■ INSTRUÇÃO 1
Reproduza fielmente os registros, do primeiro até a linha que contém "Answer: the snow-covered", incluindo essa linha.

Após 10 anos, famílias de vítimas dos Crimes de Maio aguardam punições
Era 15 de maio de 2006, um dia após a celebração do Dia das Mães e um dia antes de dar à luz a filha Bianca, a jovem Ana Paula, de 20 anos, foi assassinada junto com o marido, em Santos, no litoral paulista.
“Ela sentiu vontade de tomar uma vitamina de fruta e não tinha nem leite em casa. Eles [ela e o marido] foram até uma padaria, próxima da minha casa, aberta 24 horas. Eles foram e não voltaram mais. Morreram ela, a Bianca e o marido [Eddie Joey de Oliveira]”, conta a manicure e cabeleireira Vera Lúcia dos Santos, 60 anos, mãe de Ana Paula.
Ana Paula e Eddie Joey estão entre as vítimas dos Crimes de Maio, quando 564 pessoas foram mortas e 110 ficaram feridas no estado de São Paulo de 12 a 21 de maio de 2006. Os assassinos do casal até hoje não foram processados ou punidos. “Foram policiais do bairro. Conheço todos eles. Eles não foram punidos e nem irão. Já são dez anos. O processo dela foi arquivado antes de sete meses”, disse Vera Lúcia em entrevista à Agência Brasil.
Passados dez anos, apenas dois policiais militares foram condenados. Alexandre André Pereira da Silva foi condenado em julho de 2014 a 36 anos de reclusão pelas mortes de Murilo de Moraes Ferreira, Felipe Vasti Santos de Oliveira e Marcelo Heyd Meres, no Jardim Brasil, zona norte da capital paulista. O outro é o policial Ronivaldo dos Santos Ribeiro, que confessou o crime e foi condenado em 2011 a seis anos de reclusão pela morte de Alex Trindade Secco, no dia 18 de maio de 2006, ferido por disparos de arma de fogo, no Bairro Jardim dos Francos, zona norte da capital. Ambos respondem em liberdade.
“Vimos um julgamento como aquele, em que um policial foi condenado a 36 anos de cadeia, sair dali solto e intimidando todo mundo. Foi muito doído para nós vermos o policial ser condenado e depois ser libertado. Se um cidadão comum cometer um crime contra a vida, não há como ele responder [ao processo] solto. Ele responde dentro da cadeia. Para mim foi muito difícil”, disse Débora Maria da Silva, que perdeu o filho durante os ataques e ajudou a fundar o movimento Mães de Maio, que reúne mães e parentes das vítimas daquele maio de 2006.

■ DADOS APRESENTADOS
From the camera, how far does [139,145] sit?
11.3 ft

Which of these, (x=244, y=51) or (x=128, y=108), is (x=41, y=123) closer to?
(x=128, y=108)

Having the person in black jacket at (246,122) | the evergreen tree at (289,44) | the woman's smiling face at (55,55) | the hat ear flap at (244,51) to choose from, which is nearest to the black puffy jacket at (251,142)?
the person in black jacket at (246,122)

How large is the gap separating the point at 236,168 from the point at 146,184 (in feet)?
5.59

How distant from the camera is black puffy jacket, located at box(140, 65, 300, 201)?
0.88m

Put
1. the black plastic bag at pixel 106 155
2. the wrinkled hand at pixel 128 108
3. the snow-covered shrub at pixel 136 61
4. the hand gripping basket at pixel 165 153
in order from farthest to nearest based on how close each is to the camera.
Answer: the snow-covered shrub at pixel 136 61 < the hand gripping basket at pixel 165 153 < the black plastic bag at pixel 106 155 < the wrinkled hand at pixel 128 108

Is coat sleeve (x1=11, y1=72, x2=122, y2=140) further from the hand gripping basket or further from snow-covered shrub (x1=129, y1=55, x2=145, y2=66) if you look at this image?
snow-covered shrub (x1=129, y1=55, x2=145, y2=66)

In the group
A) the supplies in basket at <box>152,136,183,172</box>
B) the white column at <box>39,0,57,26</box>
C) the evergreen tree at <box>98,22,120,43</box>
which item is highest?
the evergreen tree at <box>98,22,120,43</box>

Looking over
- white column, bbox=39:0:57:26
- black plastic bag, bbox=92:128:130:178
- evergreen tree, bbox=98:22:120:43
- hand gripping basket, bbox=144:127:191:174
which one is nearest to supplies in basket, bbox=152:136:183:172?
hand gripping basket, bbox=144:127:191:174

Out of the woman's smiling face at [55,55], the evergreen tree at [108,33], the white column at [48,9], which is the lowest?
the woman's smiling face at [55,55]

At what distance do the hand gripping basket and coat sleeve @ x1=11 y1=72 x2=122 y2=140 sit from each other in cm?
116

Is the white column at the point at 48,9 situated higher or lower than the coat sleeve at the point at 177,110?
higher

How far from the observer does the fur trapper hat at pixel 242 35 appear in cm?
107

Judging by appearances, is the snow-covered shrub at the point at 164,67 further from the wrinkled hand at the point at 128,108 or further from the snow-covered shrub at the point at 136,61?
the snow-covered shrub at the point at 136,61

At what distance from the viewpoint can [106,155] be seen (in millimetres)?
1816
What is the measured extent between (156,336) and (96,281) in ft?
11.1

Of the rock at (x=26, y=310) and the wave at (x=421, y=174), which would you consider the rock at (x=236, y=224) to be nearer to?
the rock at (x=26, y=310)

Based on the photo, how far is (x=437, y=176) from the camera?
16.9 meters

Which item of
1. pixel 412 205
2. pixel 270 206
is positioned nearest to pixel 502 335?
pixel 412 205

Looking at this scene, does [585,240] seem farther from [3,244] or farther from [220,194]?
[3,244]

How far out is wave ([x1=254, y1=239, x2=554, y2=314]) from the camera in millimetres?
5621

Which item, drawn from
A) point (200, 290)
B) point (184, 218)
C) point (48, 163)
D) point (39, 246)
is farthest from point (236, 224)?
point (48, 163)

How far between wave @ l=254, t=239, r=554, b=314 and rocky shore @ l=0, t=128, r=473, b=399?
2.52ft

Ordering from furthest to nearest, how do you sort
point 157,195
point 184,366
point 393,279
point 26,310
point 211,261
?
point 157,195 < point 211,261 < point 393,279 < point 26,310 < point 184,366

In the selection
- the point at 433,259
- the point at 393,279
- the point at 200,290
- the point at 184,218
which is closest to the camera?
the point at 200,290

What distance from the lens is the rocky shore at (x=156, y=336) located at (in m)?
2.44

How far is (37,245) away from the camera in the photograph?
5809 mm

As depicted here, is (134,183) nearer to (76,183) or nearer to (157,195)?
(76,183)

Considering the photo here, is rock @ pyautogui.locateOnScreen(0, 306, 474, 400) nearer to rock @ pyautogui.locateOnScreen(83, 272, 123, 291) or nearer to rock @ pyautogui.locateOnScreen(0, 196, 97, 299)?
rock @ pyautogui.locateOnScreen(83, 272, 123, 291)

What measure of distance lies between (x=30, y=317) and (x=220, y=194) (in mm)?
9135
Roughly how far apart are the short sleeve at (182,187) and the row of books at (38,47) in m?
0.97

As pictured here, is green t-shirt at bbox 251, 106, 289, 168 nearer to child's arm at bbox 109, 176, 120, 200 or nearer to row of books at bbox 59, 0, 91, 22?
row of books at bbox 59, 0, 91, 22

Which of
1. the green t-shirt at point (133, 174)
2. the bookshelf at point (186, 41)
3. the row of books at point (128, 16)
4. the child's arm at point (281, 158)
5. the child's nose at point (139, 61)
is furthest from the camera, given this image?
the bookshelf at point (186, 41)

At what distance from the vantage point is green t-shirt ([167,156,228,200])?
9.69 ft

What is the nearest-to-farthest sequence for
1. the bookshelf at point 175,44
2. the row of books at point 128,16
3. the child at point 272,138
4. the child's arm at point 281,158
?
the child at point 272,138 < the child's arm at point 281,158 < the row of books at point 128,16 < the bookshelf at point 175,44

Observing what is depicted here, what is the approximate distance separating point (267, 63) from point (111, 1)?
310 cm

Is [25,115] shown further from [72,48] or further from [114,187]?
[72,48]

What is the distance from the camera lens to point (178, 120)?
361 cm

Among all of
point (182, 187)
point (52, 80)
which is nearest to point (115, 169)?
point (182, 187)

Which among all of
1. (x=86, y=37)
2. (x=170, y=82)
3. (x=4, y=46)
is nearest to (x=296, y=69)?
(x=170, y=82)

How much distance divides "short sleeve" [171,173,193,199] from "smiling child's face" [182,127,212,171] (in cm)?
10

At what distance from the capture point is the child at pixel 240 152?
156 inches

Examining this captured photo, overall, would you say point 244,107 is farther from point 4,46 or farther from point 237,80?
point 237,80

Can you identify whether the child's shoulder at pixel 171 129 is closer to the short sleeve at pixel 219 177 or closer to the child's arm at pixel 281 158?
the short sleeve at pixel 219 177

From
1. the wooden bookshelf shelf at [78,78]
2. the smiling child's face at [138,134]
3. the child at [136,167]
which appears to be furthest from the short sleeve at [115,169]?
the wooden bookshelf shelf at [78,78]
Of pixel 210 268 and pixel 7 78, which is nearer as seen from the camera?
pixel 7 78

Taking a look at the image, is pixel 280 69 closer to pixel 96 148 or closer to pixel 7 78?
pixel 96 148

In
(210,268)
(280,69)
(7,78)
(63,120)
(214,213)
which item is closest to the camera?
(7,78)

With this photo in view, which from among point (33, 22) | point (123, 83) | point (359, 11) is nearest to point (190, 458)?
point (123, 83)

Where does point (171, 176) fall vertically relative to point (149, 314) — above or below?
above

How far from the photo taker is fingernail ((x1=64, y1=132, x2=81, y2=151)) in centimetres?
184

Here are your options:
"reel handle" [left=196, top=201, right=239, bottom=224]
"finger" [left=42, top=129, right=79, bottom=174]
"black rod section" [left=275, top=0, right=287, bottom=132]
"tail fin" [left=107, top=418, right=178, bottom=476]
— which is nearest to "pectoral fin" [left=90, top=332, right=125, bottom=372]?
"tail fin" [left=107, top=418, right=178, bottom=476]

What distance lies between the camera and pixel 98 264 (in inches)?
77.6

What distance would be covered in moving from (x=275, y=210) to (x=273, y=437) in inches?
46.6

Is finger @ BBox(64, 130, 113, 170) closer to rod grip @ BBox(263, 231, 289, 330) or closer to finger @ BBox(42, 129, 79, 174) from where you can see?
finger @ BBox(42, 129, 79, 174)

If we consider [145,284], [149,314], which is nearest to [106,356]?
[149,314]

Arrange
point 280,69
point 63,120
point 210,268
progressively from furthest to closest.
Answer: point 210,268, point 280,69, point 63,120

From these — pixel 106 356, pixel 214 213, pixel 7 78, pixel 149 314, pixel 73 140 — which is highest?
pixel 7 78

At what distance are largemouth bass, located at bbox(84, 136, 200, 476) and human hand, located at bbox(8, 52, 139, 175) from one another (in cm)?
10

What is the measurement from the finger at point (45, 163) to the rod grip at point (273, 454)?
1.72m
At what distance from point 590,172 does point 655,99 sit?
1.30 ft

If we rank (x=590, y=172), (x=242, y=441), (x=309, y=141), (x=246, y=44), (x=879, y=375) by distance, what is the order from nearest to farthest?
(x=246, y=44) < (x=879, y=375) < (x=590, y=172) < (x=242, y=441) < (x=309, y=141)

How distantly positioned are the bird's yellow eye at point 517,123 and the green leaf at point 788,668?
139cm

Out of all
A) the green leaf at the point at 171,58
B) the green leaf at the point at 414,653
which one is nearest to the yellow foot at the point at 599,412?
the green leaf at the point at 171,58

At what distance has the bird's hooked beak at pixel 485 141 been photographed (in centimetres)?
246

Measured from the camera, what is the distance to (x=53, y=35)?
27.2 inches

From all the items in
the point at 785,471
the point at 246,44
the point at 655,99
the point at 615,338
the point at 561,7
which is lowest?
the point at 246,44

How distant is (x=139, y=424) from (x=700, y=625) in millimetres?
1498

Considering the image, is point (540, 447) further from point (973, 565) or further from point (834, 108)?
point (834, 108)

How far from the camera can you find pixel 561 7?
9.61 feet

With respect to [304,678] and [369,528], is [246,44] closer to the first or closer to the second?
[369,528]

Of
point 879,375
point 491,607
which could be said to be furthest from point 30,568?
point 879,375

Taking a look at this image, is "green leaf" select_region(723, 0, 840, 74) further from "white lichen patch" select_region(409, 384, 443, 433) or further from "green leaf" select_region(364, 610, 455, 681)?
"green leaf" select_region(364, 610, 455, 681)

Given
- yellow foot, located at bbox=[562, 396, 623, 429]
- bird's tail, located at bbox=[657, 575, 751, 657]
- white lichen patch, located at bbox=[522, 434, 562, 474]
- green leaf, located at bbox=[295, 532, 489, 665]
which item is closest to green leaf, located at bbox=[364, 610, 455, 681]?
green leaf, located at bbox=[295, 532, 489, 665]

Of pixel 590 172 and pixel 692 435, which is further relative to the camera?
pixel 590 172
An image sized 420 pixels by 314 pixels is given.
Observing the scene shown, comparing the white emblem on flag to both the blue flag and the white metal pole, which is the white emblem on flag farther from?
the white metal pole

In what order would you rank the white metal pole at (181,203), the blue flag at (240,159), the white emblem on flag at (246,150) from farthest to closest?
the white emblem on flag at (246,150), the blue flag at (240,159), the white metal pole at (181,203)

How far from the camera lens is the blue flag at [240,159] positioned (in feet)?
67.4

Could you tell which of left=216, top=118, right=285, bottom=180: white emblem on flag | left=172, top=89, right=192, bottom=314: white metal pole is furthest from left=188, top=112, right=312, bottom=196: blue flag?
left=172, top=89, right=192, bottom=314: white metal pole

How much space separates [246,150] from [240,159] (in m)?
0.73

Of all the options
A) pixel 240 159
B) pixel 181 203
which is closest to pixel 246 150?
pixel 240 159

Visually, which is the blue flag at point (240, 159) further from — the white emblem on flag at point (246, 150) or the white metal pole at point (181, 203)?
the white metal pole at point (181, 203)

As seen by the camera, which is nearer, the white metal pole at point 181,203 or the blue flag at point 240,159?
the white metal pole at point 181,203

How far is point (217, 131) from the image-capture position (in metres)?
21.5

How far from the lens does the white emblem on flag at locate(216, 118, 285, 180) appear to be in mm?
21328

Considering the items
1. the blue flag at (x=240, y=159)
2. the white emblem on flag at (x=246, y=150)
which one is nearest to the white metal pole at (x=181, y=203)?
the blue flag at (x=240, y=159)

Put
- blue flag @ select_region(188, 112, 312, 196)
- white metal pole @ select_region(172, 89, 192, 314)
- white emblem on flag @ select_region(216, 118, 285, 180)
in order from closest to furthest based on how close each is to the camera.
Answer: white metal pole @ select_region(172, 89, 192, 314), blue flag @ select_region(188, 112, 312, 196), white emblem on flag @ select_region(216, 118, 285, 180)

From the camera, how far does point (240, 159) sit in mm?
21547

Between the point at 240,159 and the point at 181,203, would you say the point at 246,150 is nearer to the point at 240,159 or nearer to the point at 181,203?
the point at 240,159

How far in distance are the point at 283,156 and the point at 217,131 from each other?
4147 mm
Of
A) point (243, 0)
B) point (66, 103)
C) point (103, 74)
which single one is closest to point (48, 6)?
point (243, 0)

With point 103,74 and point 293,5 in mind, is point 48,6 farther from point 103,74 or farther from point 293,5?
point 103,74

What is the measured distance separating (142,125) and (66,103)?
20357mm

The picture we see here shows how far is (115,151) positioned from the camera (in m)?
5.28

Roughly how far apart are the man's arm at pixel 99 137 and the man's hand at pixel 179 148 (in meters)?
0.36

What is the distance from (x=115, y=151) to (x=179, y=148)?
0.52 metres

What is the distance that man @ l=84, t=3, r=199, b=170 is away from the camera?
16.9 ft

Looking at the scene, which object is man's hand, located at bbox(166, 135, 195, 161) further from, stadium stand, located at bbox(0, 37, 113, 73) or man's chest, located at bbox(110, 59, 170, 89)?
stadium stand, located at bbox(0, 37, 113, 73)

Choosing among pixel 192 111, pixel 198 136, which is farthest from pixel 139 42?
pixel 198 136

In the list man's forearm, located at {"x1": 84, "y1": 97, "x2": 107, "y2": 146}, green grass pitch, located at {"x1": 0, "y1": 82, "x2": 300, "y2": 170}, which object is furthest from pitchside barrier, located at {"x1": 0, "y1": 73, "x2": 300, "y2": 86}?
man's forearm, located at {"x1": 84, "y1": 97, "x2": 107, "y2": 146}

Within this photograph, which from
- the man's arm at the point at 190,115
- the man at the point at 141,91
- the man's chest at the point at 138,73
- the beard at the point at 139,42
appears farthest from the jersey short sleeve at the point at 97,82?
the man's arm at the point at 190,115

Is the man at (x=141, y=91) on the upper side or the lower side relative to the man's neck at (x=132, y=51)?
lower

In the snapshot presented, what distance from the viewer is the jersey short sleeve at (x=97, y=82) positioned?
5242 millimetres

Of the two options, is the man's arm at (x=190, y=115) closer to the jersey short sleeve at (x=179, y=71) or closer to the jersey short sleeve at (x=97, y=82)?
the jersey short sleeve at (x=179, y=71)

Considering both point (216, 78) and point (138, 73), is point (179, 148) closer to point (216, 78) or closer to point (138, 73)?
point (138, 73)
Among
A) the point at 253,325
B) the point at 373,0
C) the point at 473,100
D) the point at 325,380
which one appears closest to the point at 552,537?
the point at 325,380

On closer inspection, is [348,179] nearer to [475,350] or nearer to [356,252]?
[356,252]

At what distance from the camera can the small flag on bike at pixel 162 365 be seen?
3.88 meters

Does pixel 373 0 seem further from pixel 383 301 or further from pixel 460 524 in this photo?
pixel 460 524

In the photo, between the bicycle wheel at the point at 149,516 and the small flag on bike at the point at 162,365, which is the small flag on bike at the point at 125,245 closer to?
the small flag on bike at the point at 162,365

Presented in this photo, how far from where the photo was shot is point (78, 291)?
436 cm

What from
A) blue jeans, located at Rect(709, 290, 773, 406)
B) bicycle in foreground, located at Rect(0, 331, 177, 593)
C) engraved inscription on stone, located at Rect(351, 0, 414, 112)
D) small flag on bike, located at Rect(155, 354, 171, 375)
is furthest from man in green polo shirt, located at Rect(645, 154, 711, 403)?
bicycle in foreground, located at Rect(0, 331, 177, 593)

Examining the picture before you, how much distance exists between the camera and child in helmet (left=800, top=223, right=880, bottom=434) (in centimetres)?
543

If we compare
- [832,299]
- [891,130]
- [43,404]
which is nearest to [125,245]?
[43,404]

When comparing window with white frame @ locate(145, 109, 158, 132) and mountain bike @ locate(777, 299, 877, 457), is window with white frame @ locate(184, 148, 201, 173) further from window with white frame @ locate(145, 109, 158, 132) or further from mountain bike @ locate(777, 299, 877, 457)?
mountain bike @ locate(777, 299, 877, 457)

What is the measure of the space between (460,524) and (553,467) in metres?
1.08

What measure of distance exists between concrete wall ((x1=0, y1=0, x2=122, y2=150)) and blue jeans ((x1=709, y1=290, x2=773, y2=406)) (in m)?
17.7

■ INSTRUÇÃO 2
Responda com base no trecho:
(a) Quantas pessoas foram mortas nos Crimes de Maio?
(b) A quantos anos de reclusão Ronivaldo dos Santos Ribeiro foi condenado?
(c) Que movimento Débora Maria da Silva ajudou a fundar?

■ RESPOSTA ESCRITA 1
From the camera, how far does [139,145] sit?
11.3 ft

Which of these, (x=244, y=51) or (x=128, y=108), is (x=41, y=123) closer to?
(x=128, y=108)

Having the person in black jacket at (246,122) | the evergreen tree at (289,44) | the woman's smiling face at (55,55) | the hat ear flap at (244,51) to choose from, which is nearest to the black puffy jacket at (251,142)?
the person in black jacket at (246,122)

How large is the gap separating the point at 236,168 from the point at 146,184 (in feet)?
5.59

How distant from the camera is black puffy jacket, located at box(140, 65, 300, 201)?
0.88m

Put
1. the black plastic bag at pixel 106 155
2. the wrinkled hand at pixel 128 108
3. the snow-covered shrub at pixel 136 61
4. the hand gripping basket at pixel 165 153
in order from farthest to nearest based on how close each is to the camera.
Answer: the snow-covered shrub at pixel 136 61 < the hand gripping basket at pixel 165 153 < the black plastic bag at pixel 106 155 < the wrinkled hand at pixel 128 108

■ RESPOSTA ESCRITA 2
(a) 564 pessoas.
(b) Seis anos.
(c) O movimento Mães de Maio.